The 141st North Vietnamese Regiment History (1997) [1] relates that:

On 12 May, we discovered a battalion of Royal Australian troops had deployed to South Sở Hội (six kilometres north of Tân Uyên), and the Regiment was ordered to launch a night attack. The night was dark, and the regimental commander – Doãn Khiết, together with the battalion commanders and the reconnaissance element went to study the battlefield. On the way, they encountered commandos and interdicting artillery fire that blocked their approaches to the target. Political Officer Nguyễn Văn Nhật and Chief of Staff Hà Xuân Trường guided the troops to occupy the battlefield. At 0300 a.m., the 1st Battalion and the 16th 82mm Mortar Company were still far away and had not reached the battlefield in time, but the Regiment was determined to commence firing. At 4.30 a.m., the order was given to open fire, and all types of our firepower continuously fired upon the targets at an intense rate. The enemy – having just arrived and with their defences not yet complete, came under our heavy shelling. They abandoned our objective and fled helter-skelter. Immediately seizing the opportunity, our infantry sections – with overwhelming bravery, assaulted and wiped out the enemy. After 30 minutes of combat, we were completely in charge of the battlefield – and then swiftly withdrew our forces so that the enemy’s aircraft and artillery could not react in time. The battle concluded quickly. We wiped out an Australian battalion, captured a prisoner, seized eight weapons (including two heavy machine guns)[2], a 60mm mortar, and an 81mm mortar. … The battle was truly deserving of the award of the Liberation Military Exploits Medal 3rd Class (Huân Chương Quân công Giải phóng hạng 3).

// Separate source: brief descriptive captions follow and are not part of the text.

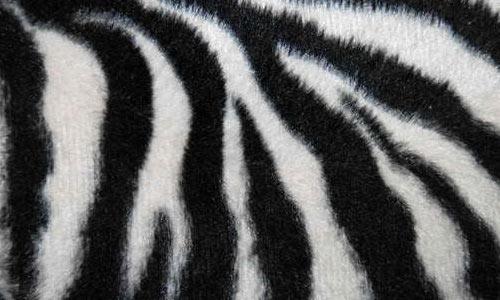 Pattern 008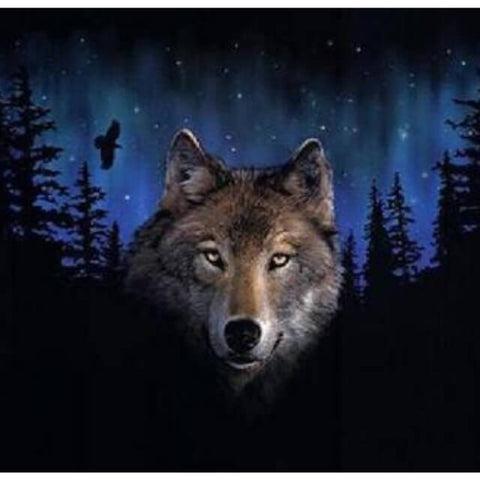 Wolf in the Dark - DIY Painting By Numbers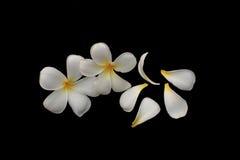 Το λουλούδι απομονώνει, κλειστός επάνω στη δέσμη του plumeria στοκ εικόνες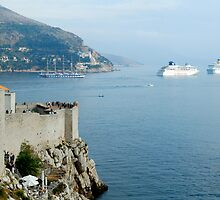 The walls and harbour of the ancient city of Dubrovnik by Sheldon Levis
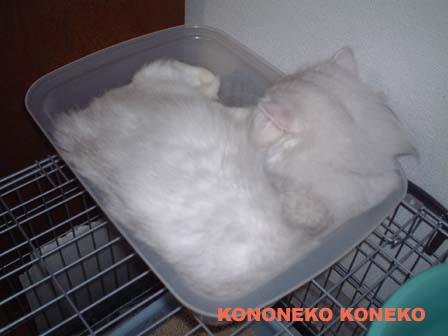 この猫仔猫-バニラ469-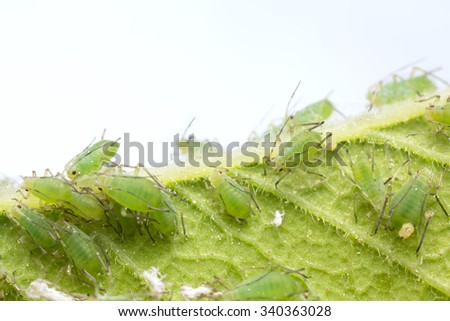 Many aphids on leaf - stock photo
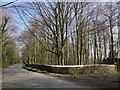 SP1514 : Road to Sherborne by Derek Harper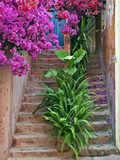 Bougainvillea Flowers, Philodendron, and Ferns on and around Building Steps, Crete, Greece Photographic Print by Adam Jones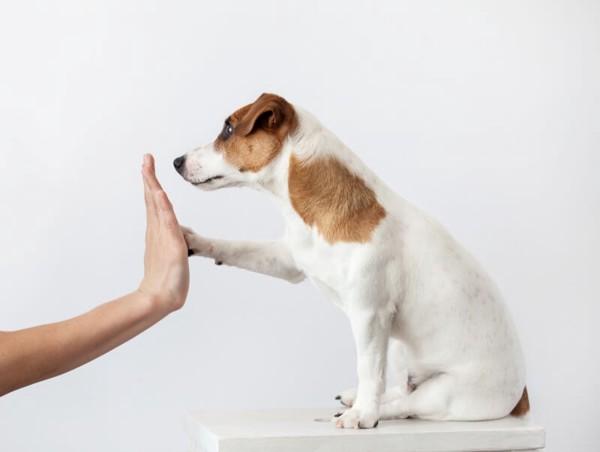 人と手を合わせる犬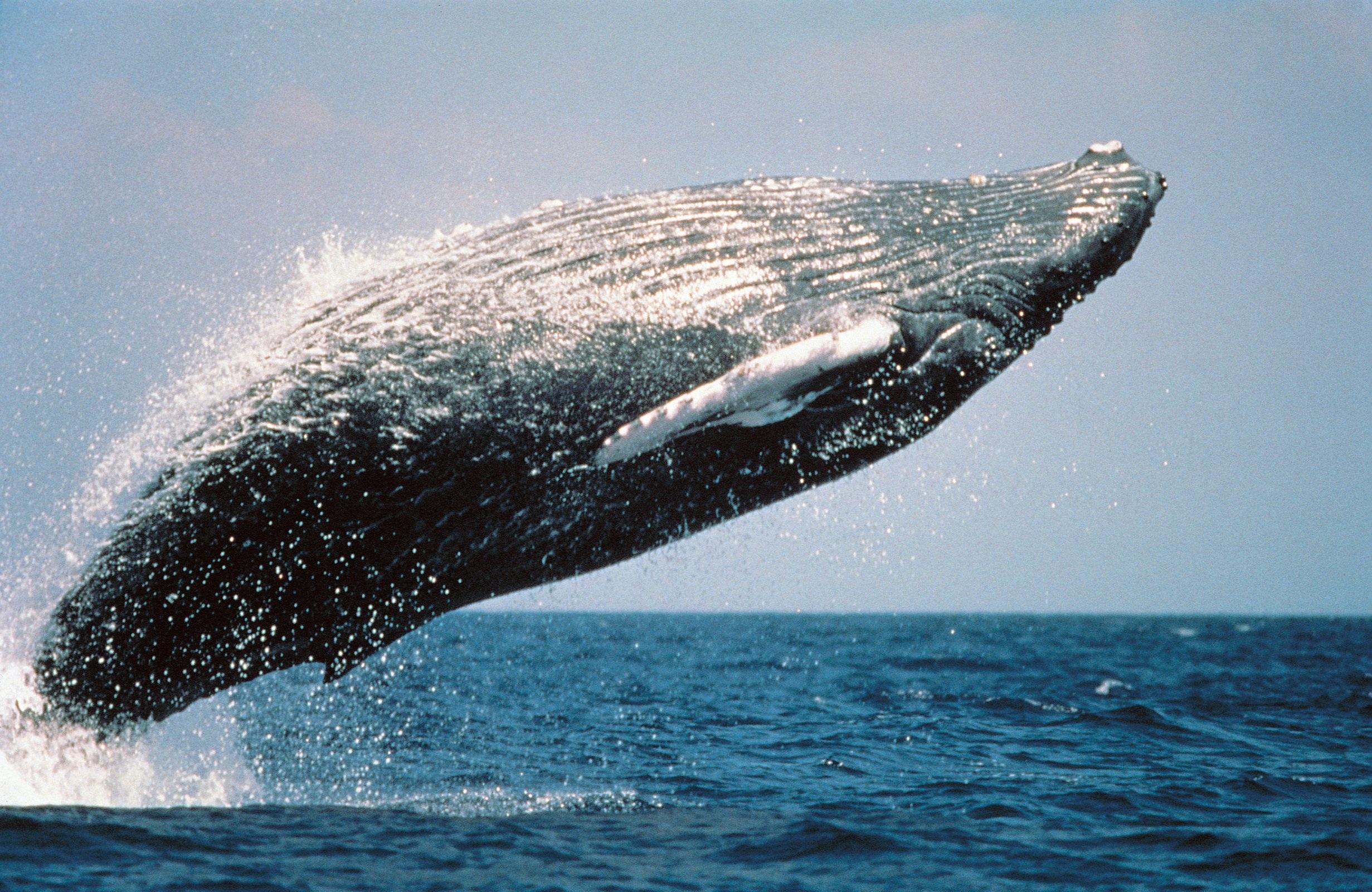 самое большое животное в океане фото это привлекательная для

Battle of Coral/Sở Hội – 12/13 May 1968 (141st Regiment History – 1997)[3]

The 141st Regiment History included a sketch map of the first Battle of Coral/Sở Hội on 12/13 May 1968. Throughout the War, the NVA/VC used “Warsaw Pact-style” map-marking symbols – with some Vietnamese variations. In the preceding sketch map, a single enemy (Australian) battalion headquarters is shown within the FSPB (ie a triangular flag “flying” to the left) – together with the enemy (Australian) artillery and mortar positions, and two medium tanks. In “red”, the headquarters of the 141st NVA Regiment is depicted in the bottom right corner. Its three battalion headquarters – 1, 2, and 3, are shown in “red” as triangular flags, “flying” to the right. This 141st NVA Regiment sketch also omits HQ 3RAR and 161 Battery RNZAA within the FSPB Coral perimeter, and does not show the 1RAR and 3RAR companies outside the perimeter. HQ 3RAR and its D Company were, in fact, located about “300 metres” west of HQ 1RAR and were “not subjected to any ground attack”.[4] In the 141st NVA Regiment diagram, barbed wire is indicated around the northern, eastern and southern perimeter of FSPB Coral on 13 May 1968. However, the Australian Army official history relates that on 12/13 May:  “No claymore mines or barbed wire had been laid for the defence of the fire support base; there had been no time and, in any case, the wire had not arrived.” [5]

NOTES:

A further short article ie on The Battle of Coral (Sở Hội) – 16 May 1968, is in preparation and will be offered to “Australia’s Vietnam War” shortly.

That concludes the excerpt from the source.